-- Begin DATA FOR PROCESSING --

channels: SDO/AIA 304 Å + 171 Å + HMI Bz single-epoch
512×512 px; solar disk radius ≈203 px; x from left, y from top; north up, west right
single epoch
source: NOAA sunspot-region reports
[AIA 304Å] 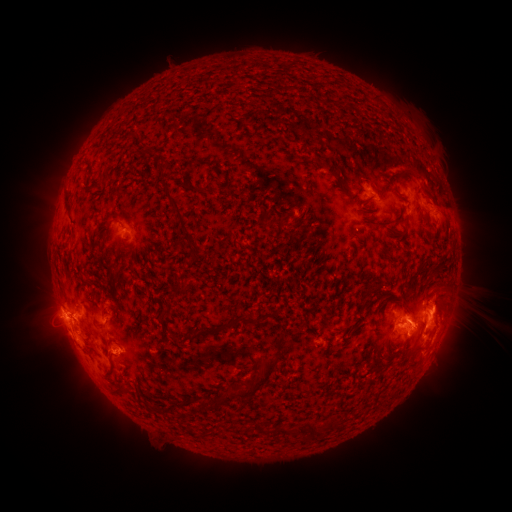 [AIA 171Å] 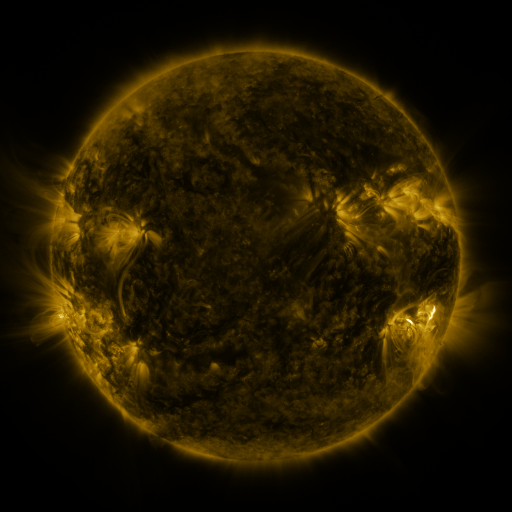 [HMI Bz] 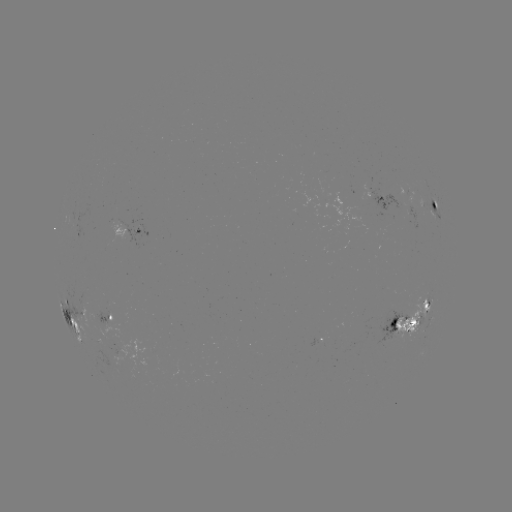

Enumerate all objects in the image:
spotted active region: (406, 193)
spotted active region: (377, 199)
spotted active region: (434, 208)
spotted active region: (129, 233)
spotted active region: (112, 316)
spotted active region: (404, 326)
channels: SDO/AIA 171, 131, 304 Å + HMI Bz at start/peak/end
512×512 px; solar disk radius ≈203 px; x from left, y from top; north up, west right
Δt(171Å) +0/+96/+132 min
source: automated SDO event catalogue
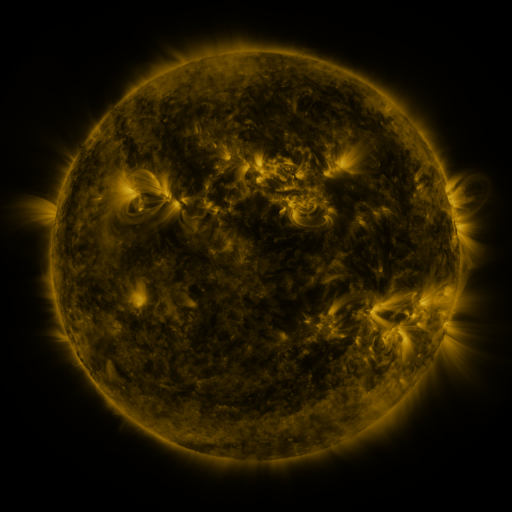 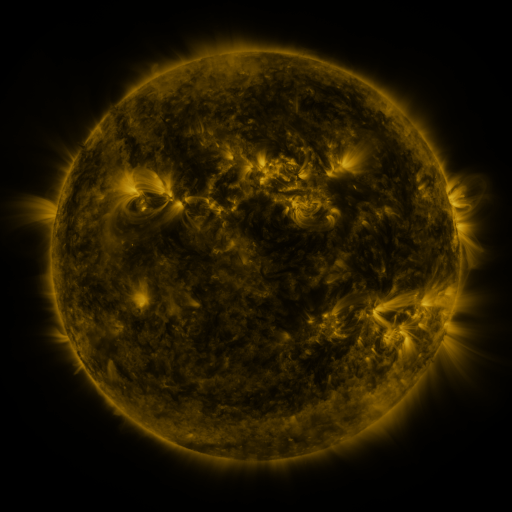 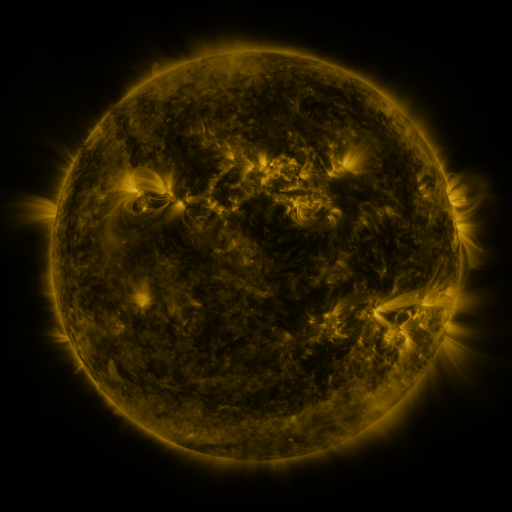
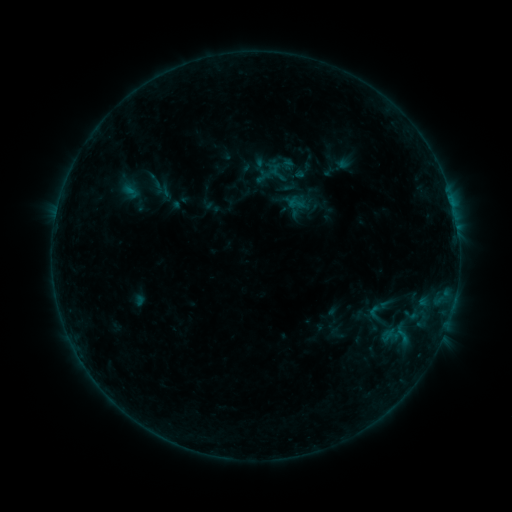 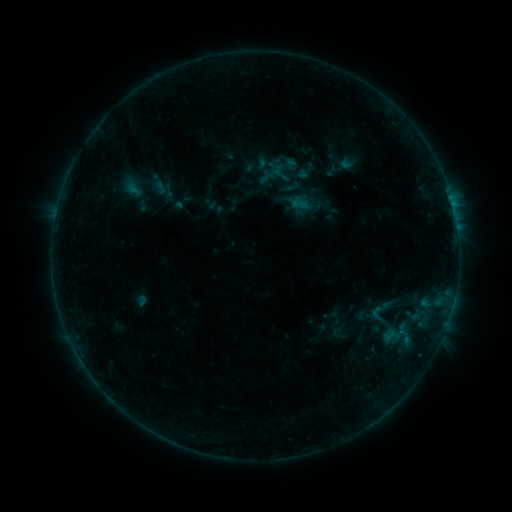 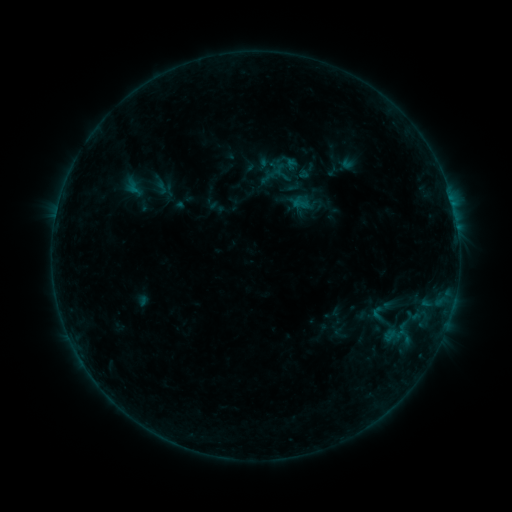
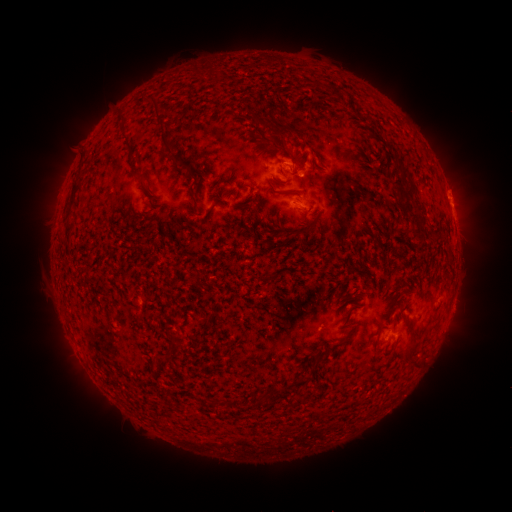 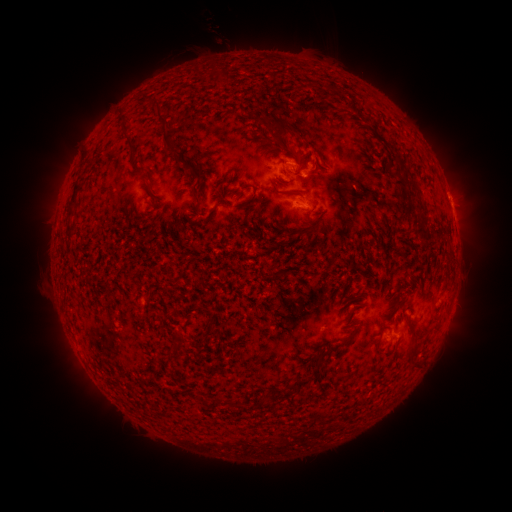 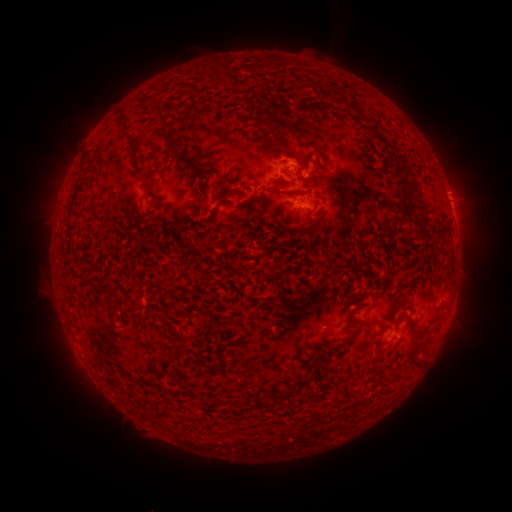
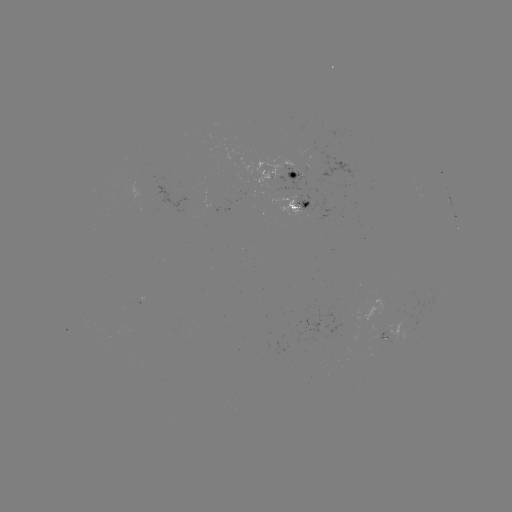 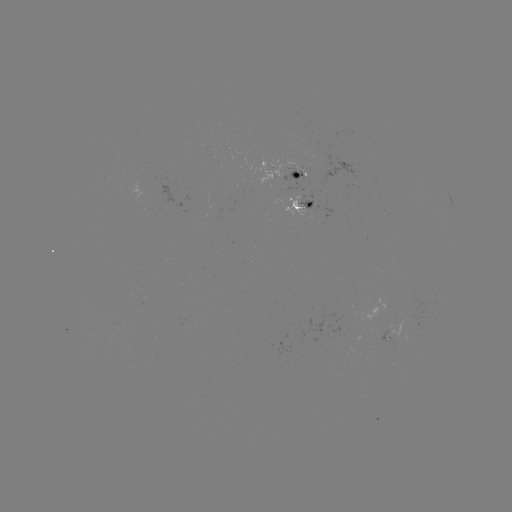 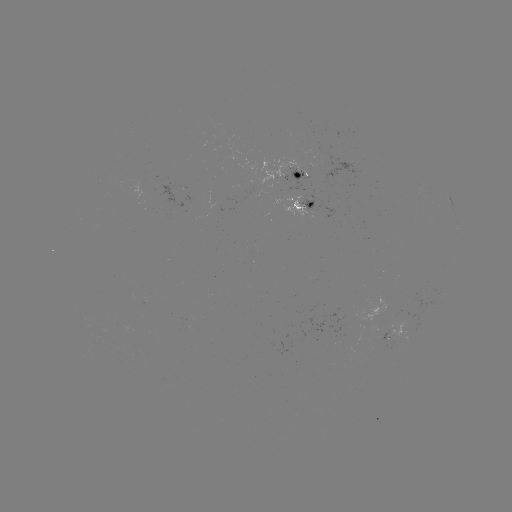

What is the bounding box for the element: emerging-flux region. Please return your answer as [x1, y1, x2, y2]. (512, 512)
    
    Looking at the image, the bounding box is [299, 147, 367, 189].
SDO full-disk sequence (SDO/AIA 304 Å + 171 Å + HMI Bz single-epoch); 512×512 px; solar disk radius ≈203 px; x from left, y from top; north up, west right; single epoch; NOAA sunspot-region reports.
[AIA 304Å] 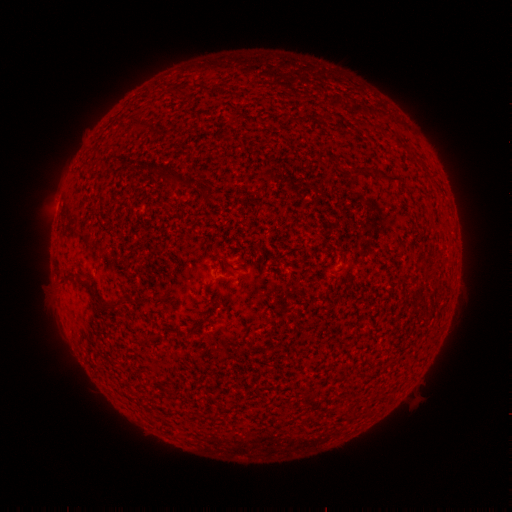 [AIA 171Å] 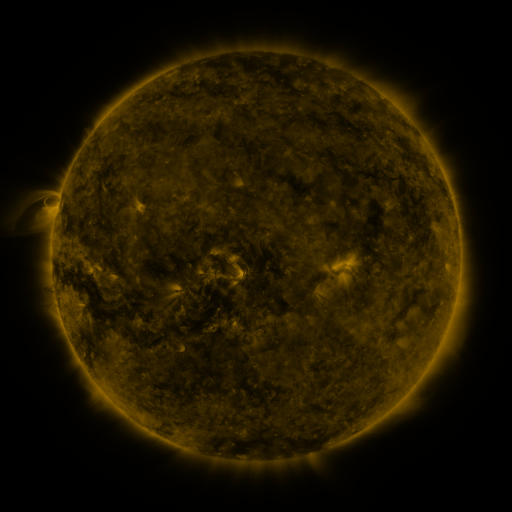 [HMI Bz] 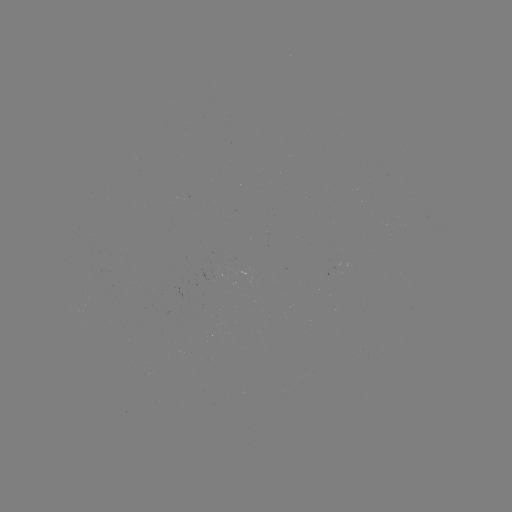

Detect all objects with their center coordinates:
(none)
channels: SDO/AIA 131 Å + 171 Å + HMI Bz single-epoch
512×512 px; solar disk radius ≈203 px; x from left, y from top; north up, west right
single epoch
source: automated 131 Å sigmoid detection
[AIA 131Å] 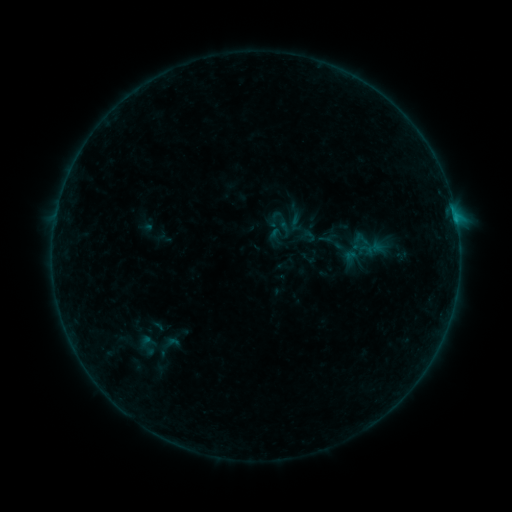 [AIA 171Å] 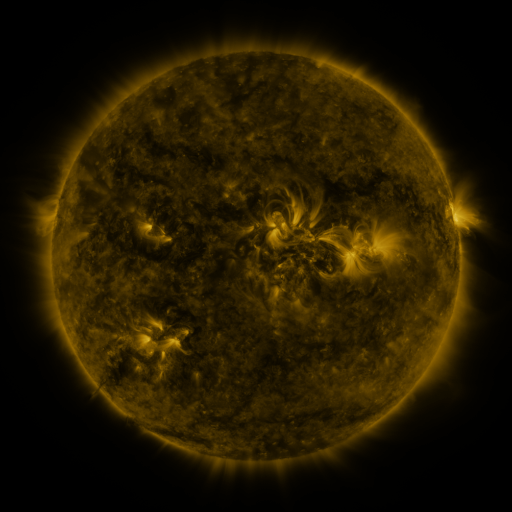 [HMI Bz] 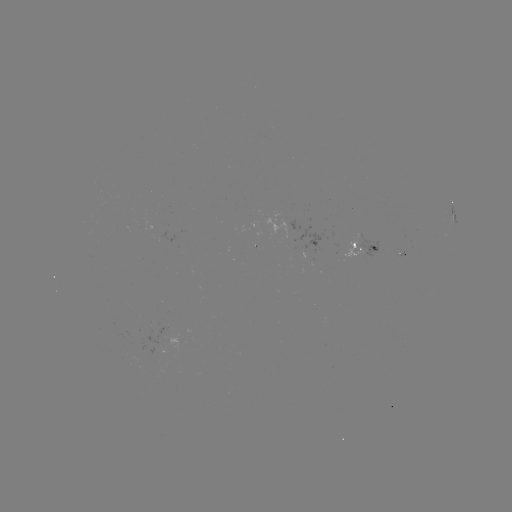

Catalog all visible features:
sigmoid: (335, 241)
sigmoid: (168, 347)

-- End DATA FOR PROCESSING --

WRITTEN PROBLEM:
Pull out every line of the listing above that contains the string "epoch", treating uppercase and lowercase as different.

SOLUTION TO THIS EXERCISE:
channels: SDO/AIA 304 Å + 171 Å + HMI Bz single-epoch
single epoch
SDO full-disk sequence (SDO/AIA 304 Å + 171 Å + HMI Bz single-epoch); 512×512 px; solar disk radius ≈203 px; x from left, y from top; north up, west right; single epoch; NOAA sunspot-region reports.
channels: SDO/AIA 131 Å + 171 Å + HMI Bz single-epoch
single epoch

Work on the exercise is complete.